In protest against Centre’s three new farm laws that were enacted in September last year, Sardar Kashmir Singh, a 75-year-old farmer, died after he hanged himself at the Uttar Pradesh-Delhi border in Ghazipur on Saturday morning, reported PTI. 

A native of Bilaspur in Uttar Pradesh’s Rampur district, Singh hanged himself in a mobile toilet using a rope and wrote in the suicide note the government must repeal the farm laws, said police.  

This comes amid the protests being held by farmers, majorly from Punjab and Haryana, at several border points of Delhi for over a month now. 

Singh, in his suicide note written in Gurumukhi, expressed his anguish over people from Punjab who have died during the agitation but no one from Uttar Pradesh or Uttarakhand has sacrificed their life for the cause of farmers’ protest. 

Singh, in his letter, also requested the Sikh community to help his family marry off his two granddaughters and to address the domestic problems being faced by his married daughter, reported PTI.

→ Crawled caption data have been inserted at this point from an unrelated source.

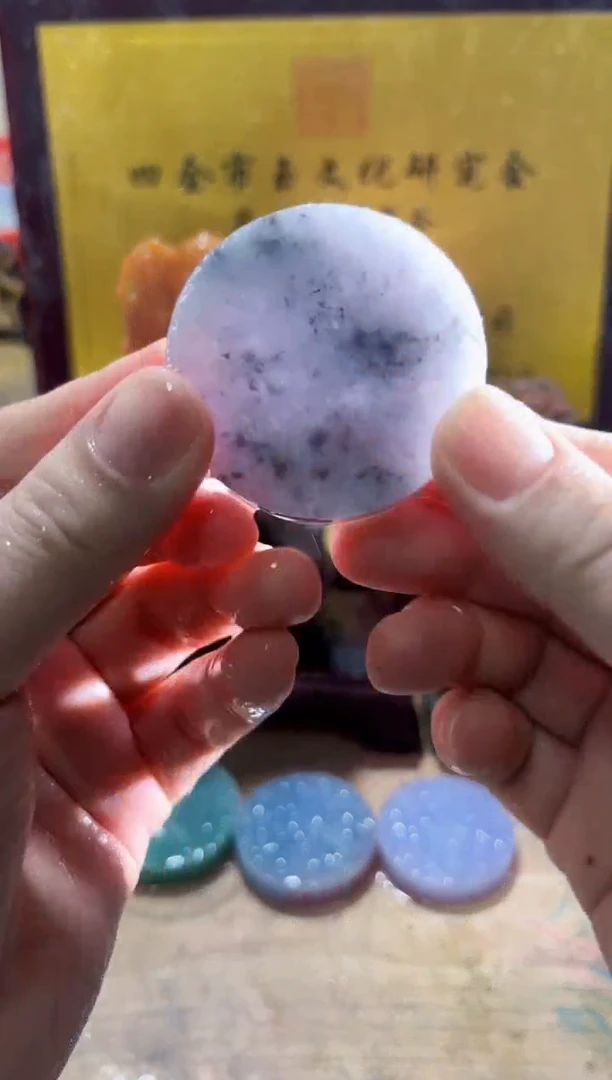 未镶嵌挂件翡翠A货常星7421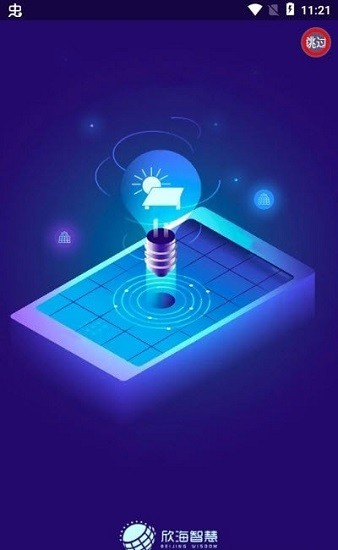 欣海智慧最新版 v1.0.5 安卓版 0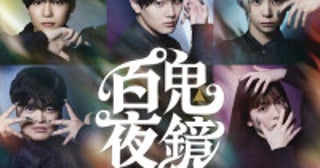 堂本光一演出『百鬼夜鏡』、人間界と鬼の世界が交錯する幻想的なビジュアル解禁！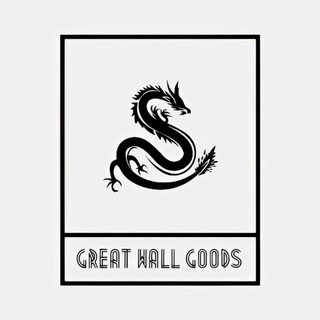 Great Wall Goods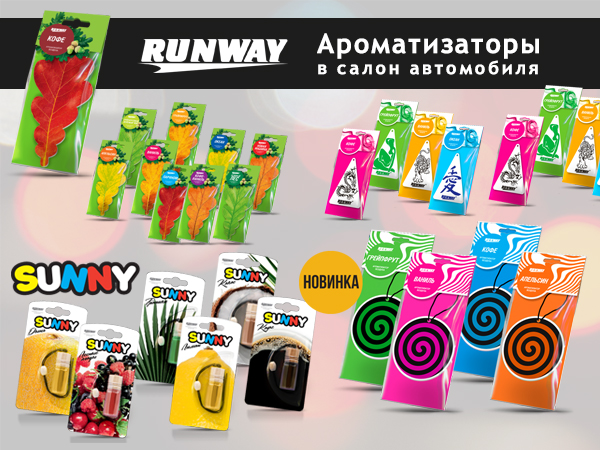 RUNWAY (TM) – автохимия и автокосметика
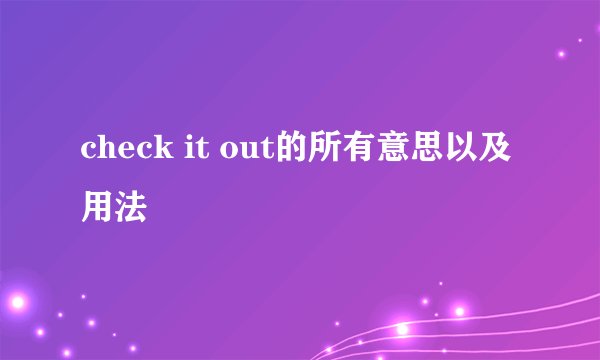 check it out的所有意思以及用法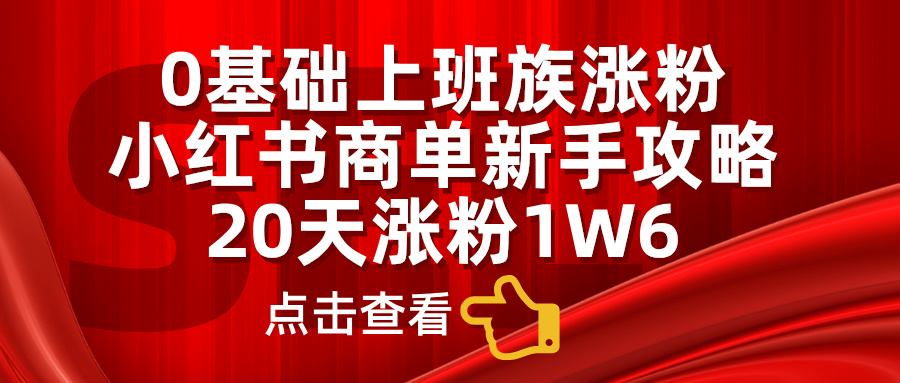 小红书商单新手攻略，20天涨粉1.6w，0基础上班族涨粉|媒矿库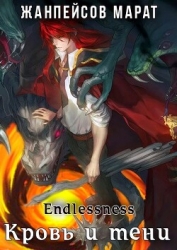 Кровь и тени (СИ)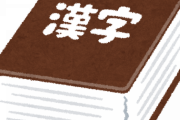【衝撃】クソ気持ち悪い漢字見つけて草ｗｗｗｗｗｗｗｗ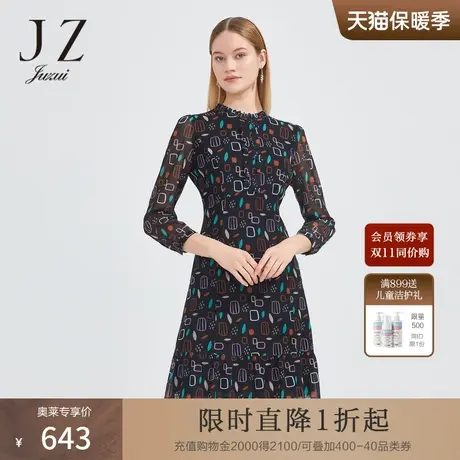 JZ玖姿商场同款网纱裙子女2022春季复古彩色几何连衣裙JWCC50017商品大图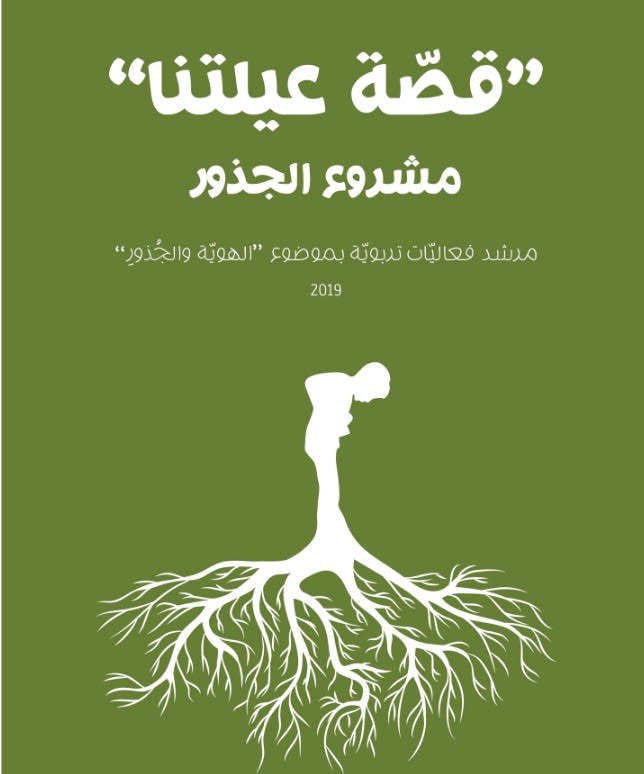  دعوة المؤسسات التربوية والأهالي إلى أخذ دور فعال في تعريف الجيل الجديد على يوم الأرض، هويتنا الفلسطينية وتاريخنا.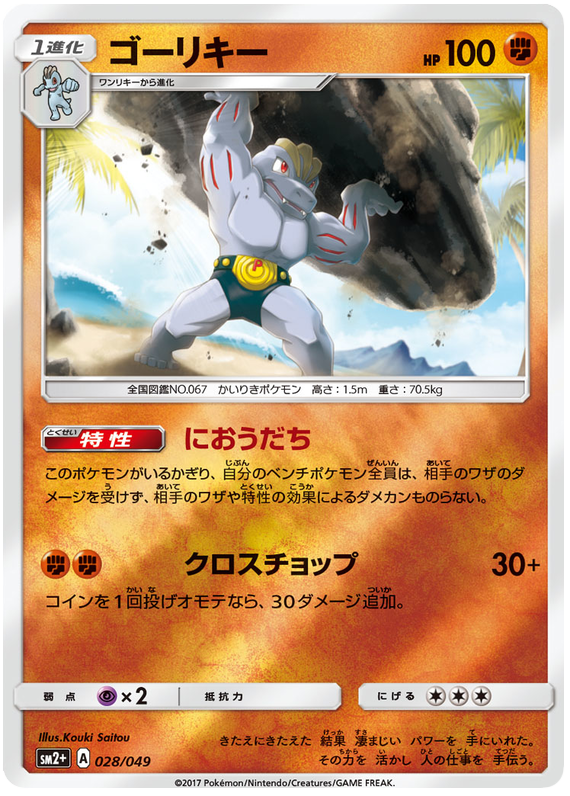 Machoke - sm2+ 028/049 - JP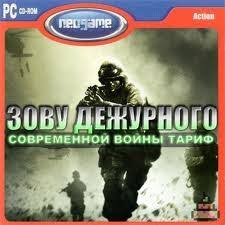 Вышел трейлер мультиплеера новой Call of Duty Modern Warfare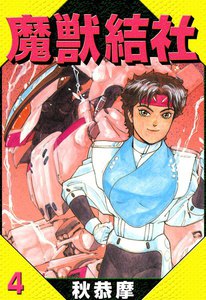 魔獣結社 (4) 電子書籍版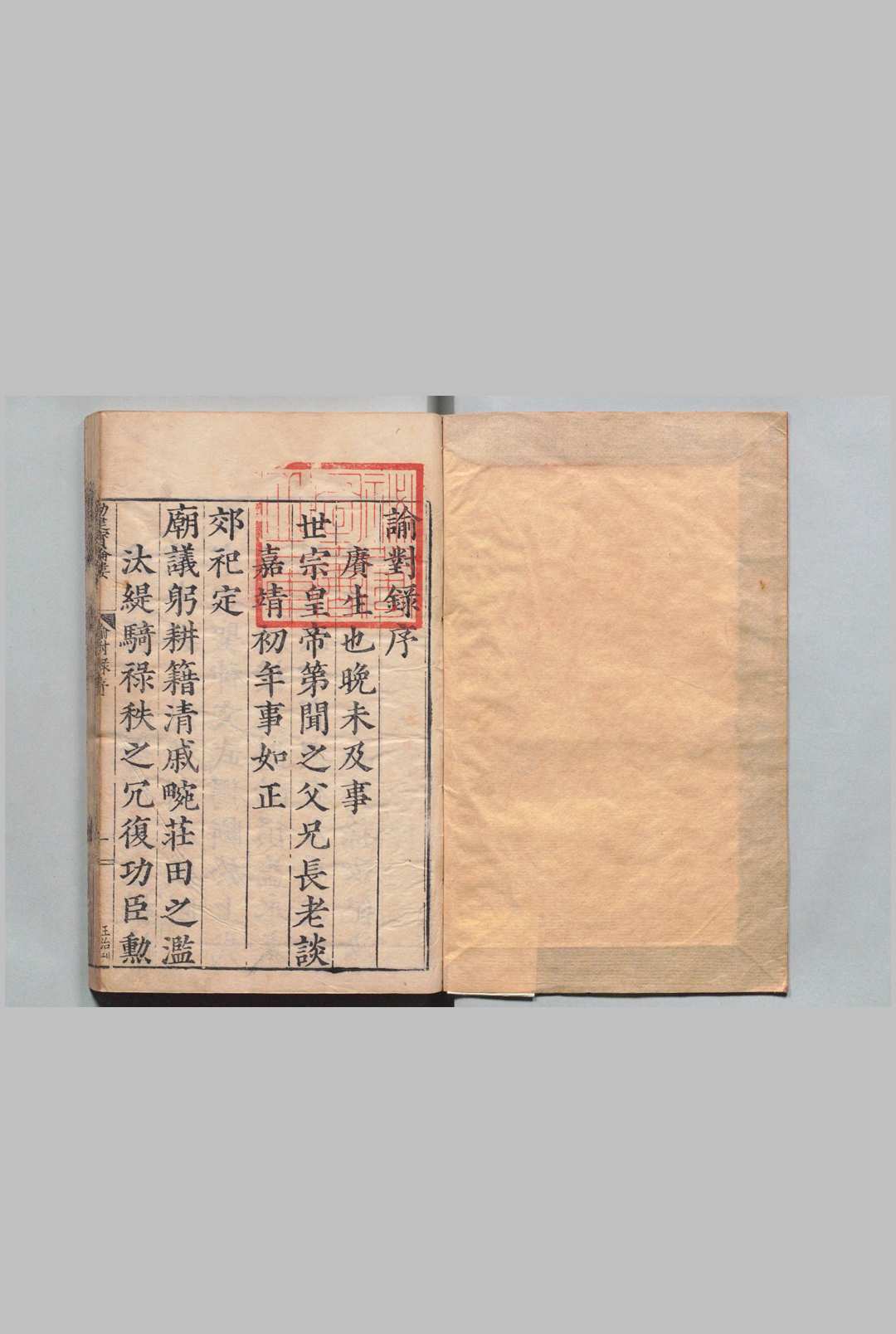 谕对录 34卷 勅谕录２卷 御制诗赋录１卷 首１卷 张孚敬 明万历37年
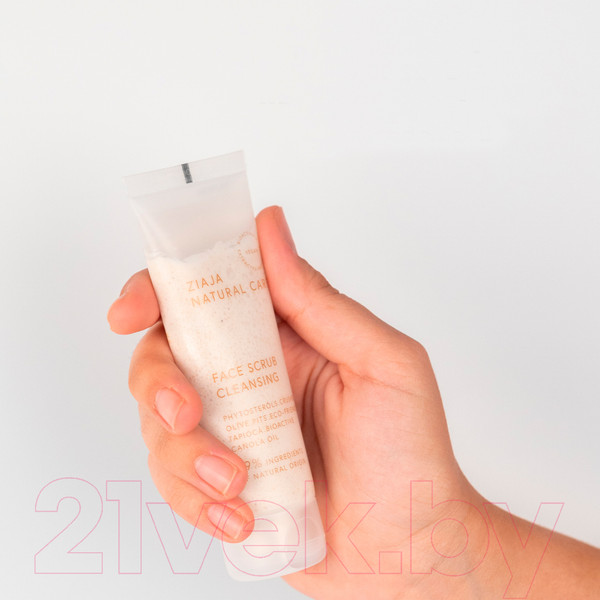 Изображение товара Скраб для лица Ziaja Natural Care (70мл)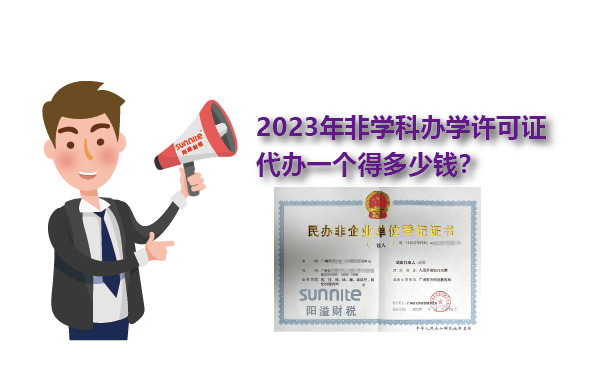2023年非學(xué)科辦學(xué)許可證一個(gè)得多少錢？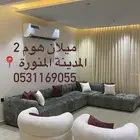 كنب موردن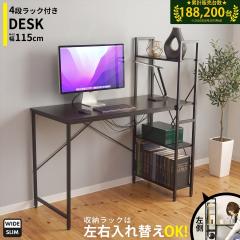 �p�\�R���f�X�N �f�X�N ���[ PC�f�X�N ���[�t�� �I�t�B�X �� ��115cm �׋��� �w�K�� �K�C�A �C���e���A�Ƌ� �Q�[�~���O ������� �k�� bi
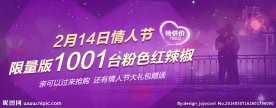 情人节广告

Expressing grief over Singh’s death, Bharat Kisan Union spokesman Rakesh Tikait demanded that the Centre provide ex-gratia of Rs 10 lakh each to the families of Kashmir Singh and another farmer who died of a heart attack at the protest site on Friday.

Till now, 47 farmers have sacrificed their lives during the ongoing protests, claimed Taikait, by thousands of agitators, who are demanding the complete withdrawal of the Farmers (Empowerment and Protection) Agreement of Price Assurance and Farm Services Act, Farmers Produce Trade and Commerce (Promotion and Facilitation) Act, and the Essential Commodities (Amendment) Act.

Tikait said that the Centre is testing the patience of farmers and that the sacrifice of farmers, who died, would not go in vain.